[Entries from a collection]
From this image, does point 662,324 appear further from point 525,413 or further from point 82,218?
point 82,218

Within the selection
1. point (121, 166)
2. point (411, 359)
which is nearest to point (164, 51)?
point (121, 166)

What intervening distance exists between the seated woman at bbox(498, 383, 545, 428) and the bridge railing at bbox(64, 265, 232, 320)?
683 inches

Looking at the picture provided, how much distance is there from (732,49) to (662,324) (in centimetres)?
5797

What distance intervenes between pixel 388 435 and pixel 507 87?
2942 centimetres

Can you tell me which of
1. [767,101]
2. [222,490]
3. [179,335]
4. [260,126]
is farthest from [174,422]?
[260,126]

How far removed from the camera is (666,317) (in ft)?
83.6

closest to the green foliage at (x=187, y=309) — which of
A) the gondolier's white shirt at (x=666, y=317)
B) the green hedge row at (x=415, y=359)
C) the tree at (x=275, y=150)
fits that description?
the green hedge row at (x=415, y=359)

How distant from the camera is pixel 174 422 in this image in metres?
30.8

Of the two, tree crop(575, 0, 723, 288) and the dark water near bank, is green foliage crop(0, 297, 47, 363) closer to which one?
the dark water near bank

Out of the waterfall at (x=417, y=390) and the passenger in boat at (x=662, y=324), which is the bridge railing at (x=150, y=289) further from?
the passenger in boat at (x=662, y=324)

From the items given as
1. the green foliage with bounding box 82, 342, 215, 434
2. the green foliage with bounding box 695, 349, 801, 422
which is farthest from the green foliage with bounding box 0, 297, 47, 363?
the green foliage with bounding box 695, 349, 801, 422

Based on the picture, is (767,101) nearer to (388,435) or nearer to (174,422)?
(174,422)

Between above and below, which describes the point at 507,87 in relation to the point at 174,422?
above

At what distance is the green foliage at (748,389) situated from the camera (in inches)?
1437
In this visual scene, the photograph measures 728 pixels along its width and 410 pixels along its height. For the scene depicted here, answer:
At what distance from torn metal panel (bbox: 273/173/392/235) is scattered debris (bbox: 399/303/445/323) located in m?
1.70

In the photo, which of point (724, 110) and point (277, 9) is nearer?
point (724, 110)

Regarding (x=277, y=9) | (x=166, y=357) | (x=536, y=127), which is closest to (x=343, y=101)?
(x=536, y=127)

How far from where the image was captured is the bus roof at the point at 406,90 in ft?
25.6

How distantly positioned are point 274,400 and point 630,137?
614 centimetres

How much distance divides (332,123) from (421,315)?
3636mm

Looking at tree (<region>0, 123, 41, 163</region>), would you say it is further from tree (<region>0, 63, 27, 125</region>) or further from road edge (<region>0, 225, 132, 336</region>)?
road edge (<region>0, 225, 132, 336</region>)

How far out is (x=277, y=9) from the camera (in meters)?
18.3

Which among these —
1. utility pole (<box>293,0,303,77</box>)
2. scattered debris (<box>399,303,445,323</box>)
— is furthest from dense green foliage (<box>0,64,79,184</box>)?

■ What this task involves ■
Replace every "camera" in the entries above with "viewer", and write out all the entries again with nothing else changed.

■ Problem solution ■
From this image, does point 662,324 appear further from point 525,413 or further from point 82,218?
point 82,218

Within the selection
1. point (121, 166)
2. point (411, 359)
which is nearest to point (164, 51)?
point (121, 166)

What intervening distance exists between the seated woman at bbox(498, 383, 545, 428) and the bridge railing at bbox(64, 265, 232, 320)?
683 inches

Looking at the picture provided, how much distance is there from (732,49) to (662,324) (in centimetres)?
5797

What distance intervenes between pixel 388 435 and pixel 507 87?
2942 centimetres

Can you tell me which of
1. [767,101]
2. [222,490]
3. [179,335]
4. [260,126]
is farthest from [174,422]?
[260,126]

How far removed from the viewer is (666,317) (in ft)?
83.6

closest to the green foliage at (x=187, y=309) — which of
A) the gondolier's white shirt at (x=666, y=317)
B) the green hedge row at (x=415, y=359)
C) the tree at (x=275, y=150)
fits that description?
the green hedge row at (x=415, y=359)

How distant from the viewer is pixel 174 422 in this image in metres?
30.8

Of the two, tree crop(575, 0, 723, 288) and the dark water near bank, is green foliage crop(0, 297, 47, 363) closer to which one?
the dark water near bank

Out of the waterfall at (x=417, y=390) and the passenger in boat at (x=662, y=324), which is the bridge railing at (x=150, y=289) further from?
the passenger in boat at (x=662, y=324)

From the items given as
1. the green foliage with bounding box 82, 342, 215, 434
2. the green foliage with bounding box 695, 349, 801, 422
which is farthest from the green foliage with bounding box 0, 297, 47, 363?
the green foliage with bounding box 695, 349, 801, 422

Based on the picture, is (767,101) nearer to (388,435) or nearer to (174,422)?
(174,422)

Between above and below, which describes the point at 507,87 in relation to the point at 174,422?
above

At what distance is the green foliage at (748,389) situated from the viewer (in inches)?
1437
In this visual scene, the photograph measures 728 pixels along its width and 410 pixels along its height. For the scene depicted here, answer:
At what distance from torn metal panel (bbox: 273/173/392/235) is scattered debris (bbox: 399/303/445/323) located in m?
1.70

In the photo, which of point (724, 110) and point (277, 9) is nearer?
point (724, 110)

Regarding (x=277, y=9) | (x=166, y=357) | (x=536, y=127), which is closest to (x=343, y=101)?
(x=536, y=127)

How far from where the image was captured is the bus roof at the point at 406,90 in ft?
25.6

How distantly positioned are point 274,400 and point 630,137?
614 centimetres

How much distance divides (332,123) from (421,315)?
3636mm

Looking at tree (<region>0, 123, 41, 163</region>), would you say it is further from tree (<region>0, 63, 27, 125</region>) or further from road edge (<region>0, 225, 132, 336</region>)?
road edge (<region>0, 225, 132, 336</region>)

How far out is (x=277, y=9) from the viewer (in meters)?
18.3

Which among these —
1. utility pole (<box>293,0,303,77</box>)
2. scattered debris (<box>399,303,445,323</box>)
— is furthest from dense green foliage (<box>0,64,79,184</box>)?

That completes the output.